Kaynak metin.
_____

Bu yapı, Eisenhower’a göre şu tehlikeyi barındırıyordu: Ulusal güvenlik gerekçesiyle alınan kararlar, zamanla kamusal denetimin dışına çıkabilir; bilim, teknoloji ve ekonomi bu yapının çıkarlarına göre şekillenebilir.
Bugün soğuk füzyon, sıfır noktası enerjisi veya ‘alternatif itki sistemleri’ etrafında dolaşan iddialar, tam da Eisenhower’ın işaret ettiği noktaya bağlanmış durumda.
Bu nedenle, enerji alanında sistemi kökten değiştirecek bir teknolojinin ortaya çıkması, güç dengelerini altüst edecek bir olay olarak görülüyor.
Askeri-endüstriyel kompleks nedir?
Eisenhower’ın uyarısı genellikle dar bir çerçevede hatırlanır: ordu, silah şirketleri ve siyasetçiler. Oysa bugün gelinen noktada, asker endüstriyel kompleks çok daha geniş bir yapıya dönüşmüştür. Artık tek merkezli bir bloktan değil, birbirini besleyen sektörel bir sistemden söz etmek gerekir.
Bu sistemin gücü, tek tek kurumların gücünden değil; birlikte çalıştıklarında oluşturdukları kapalı devreden sistemden gelir. Sistemin çekirdeğinde savunma sanayii vardır. Ar-Ge fonlarını yönlendirirler, üniversitelerdeki araştırma gündemlerini belirlerler. Ulusal güvenlik gerekçesiyle projeleri sınıflandırırlar. Bu noktada savunma, bilgi üretiminin kapısını tutan bir roldedir. Enerji sektörü, askeri endüstriyel kompleksin en kritik ve çoğu zaman arka planda kalan bileşenidir. Ordular enerji olmadan hareket edemeyeceğine göre modern savaş, lojistik ve teknoloji doğrudan enerjiye bağımlıdır. Fosil yakıt şirketleri, nükleer enerji altyapıları, stratejik madenler (uranyum, lityum, nadir toprak elementleri) gibi.
Bu çerçevede üniversiteler, kamusal bilgi üretmesi gereken kurumlar iken, zamanla savunma fonlarına bağımlı hale gelerek, gizli projelerin yürütüldüğü alanlara dönüşmüş, yayınlanamayan araştırmaların merkezi olmuştur. Yani neyin bilgi olup olmadığına, neyin insanlığa duyurulup duyurulmayacağı konusunda da bu merkezi yapı büyük ölçüde belirleyicidir.
Alternatif enerji tartışmalarında sıkça dile getirilen bir başka konu da patent ve hukuk sistemidir. Ulusal güvenlik gerekçesiyle patent kısıtlamaları, gizlilik emirleri, uzayan dava süreçleri gibi mekanizmalar, patent süreçlerini yavaşlatan mekanizmalardır.
Yeni bir teknolojinin hayata geçirilmesinde finans belirleyici olduğundan burada da bu sistemin diğer bileşenleri, yani bankalar, yatırım fonları, sigorta şirketleri devreye girer.

_____

Sağlanan veriler.
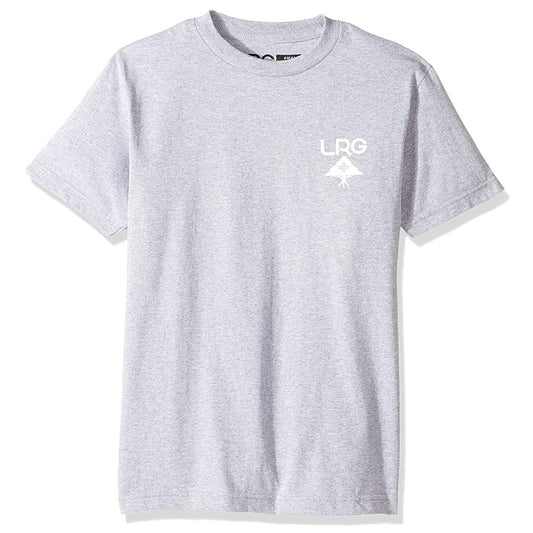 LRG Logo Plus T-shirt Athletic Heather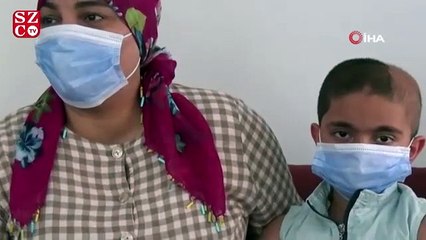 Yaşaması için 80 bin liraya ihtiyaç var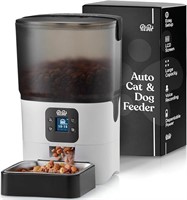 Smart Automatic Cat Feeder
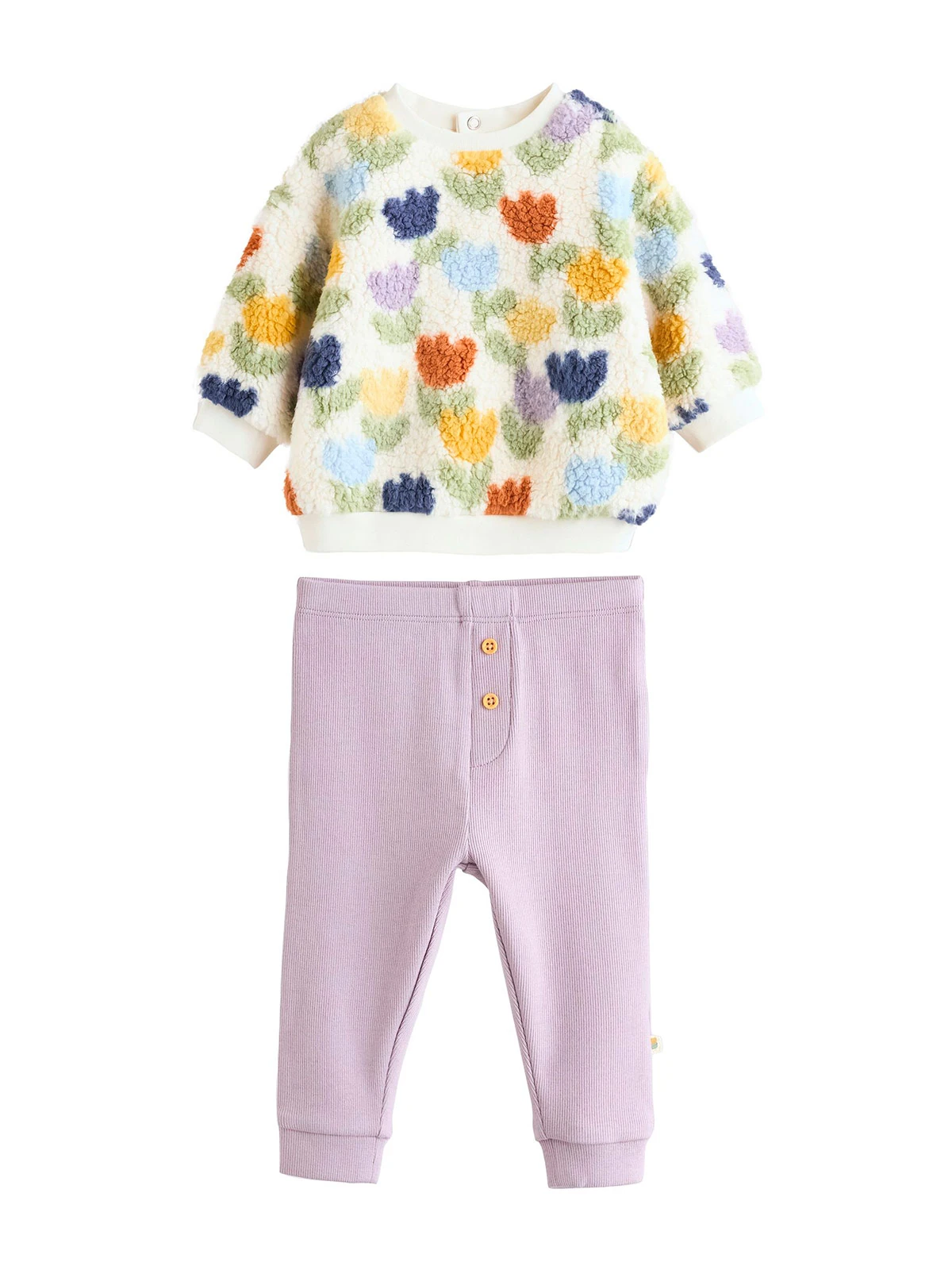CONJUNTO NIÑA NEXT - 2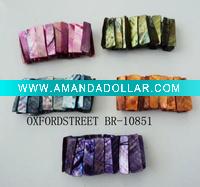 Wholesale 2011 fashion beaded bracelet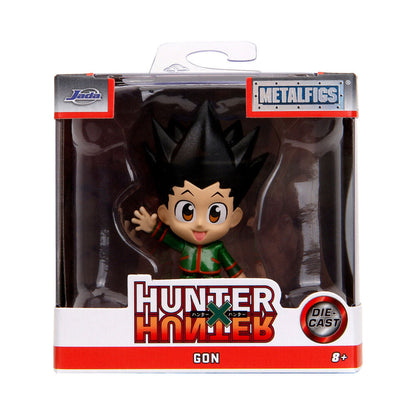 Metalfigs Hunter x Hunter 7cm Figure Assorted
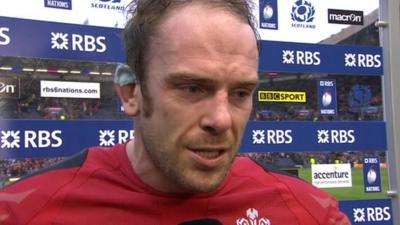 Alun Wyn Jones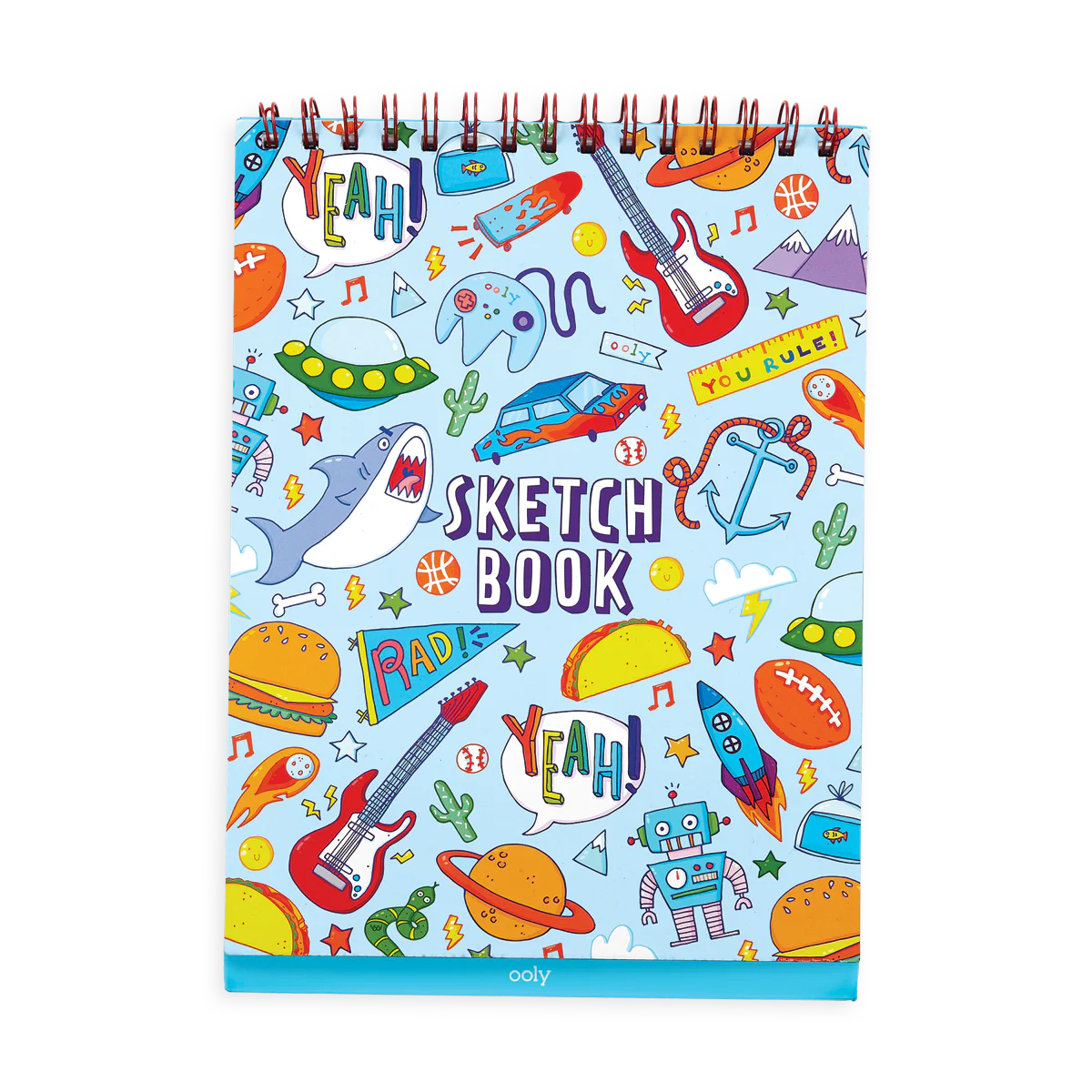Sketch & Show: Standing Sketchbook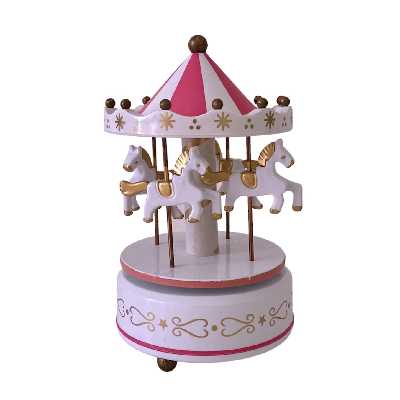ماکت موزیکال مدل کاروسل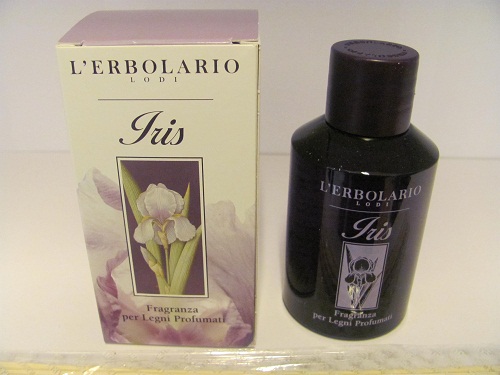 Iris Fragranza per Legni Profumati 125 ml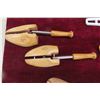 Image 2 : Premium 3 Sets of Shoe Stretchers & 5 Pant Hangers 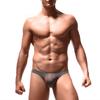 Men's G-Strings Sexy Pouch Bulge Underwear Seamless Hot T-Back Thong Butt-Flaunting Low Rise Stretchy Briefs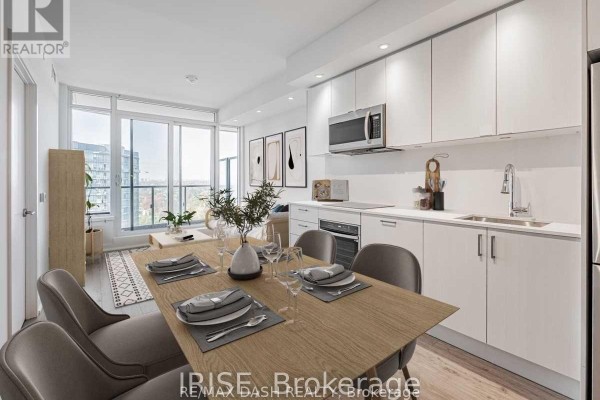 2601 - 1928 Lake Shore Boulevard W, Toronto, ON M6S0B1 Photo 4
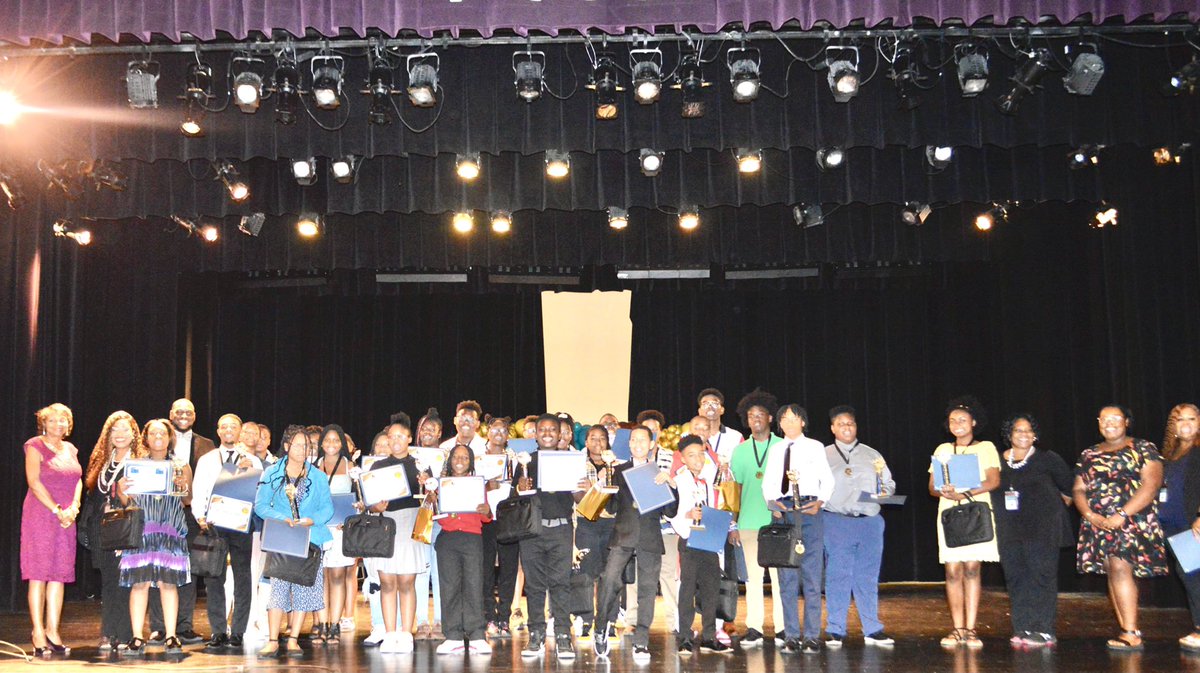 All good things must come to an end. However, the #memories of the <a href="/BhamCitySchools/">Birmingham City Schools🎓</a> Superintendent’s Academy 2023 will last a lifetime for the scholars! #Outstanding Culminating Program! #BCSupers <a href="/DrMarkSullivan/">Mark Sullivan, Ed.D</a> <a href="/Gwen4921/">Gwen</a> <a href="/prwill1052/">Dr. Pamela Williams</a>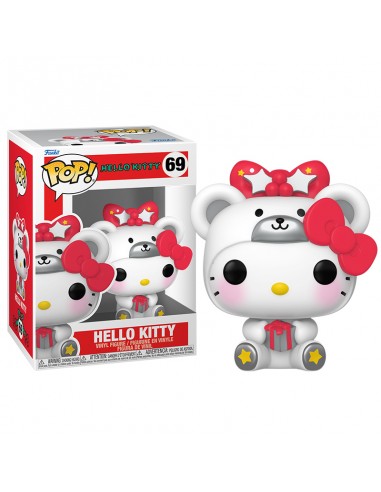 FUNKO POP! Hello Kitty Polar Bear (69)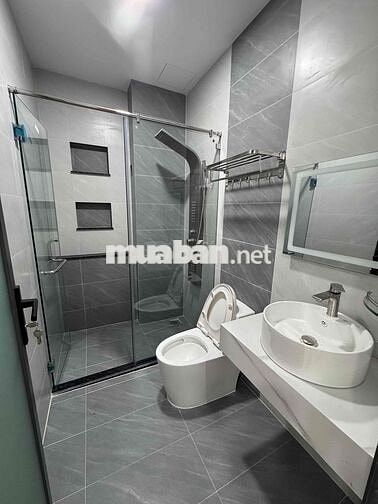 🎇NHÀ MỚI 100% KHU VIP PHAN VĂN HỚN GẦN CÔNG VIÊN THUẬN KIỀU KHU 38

_____

Askeri-endüstriyel kompleks üzerine olan metinde "Bugün soğuk füzyon, sıfır" kısmından "olay olarak görülüyor." kısmına kadar her şeyi, "soğuk füzyon" ifadesini "nükleer füzyon" ile değiştirerek yeniden yazar mısın?

Bugün nükleer füzyon, sıfır noktası enerjisi veya ‘alternatif itki sistemleri’ etrafında dolaşan iddialar, tam da Eisenhower’ın işaret ettiği noktaya bağlanmış durumda.
Bu nedenle, enerji alanında sistemi kökten değiştirecek bir teknolojinin ortaya çıkması, güç dengelerini altüst edecek bir olay olarak görülüyor.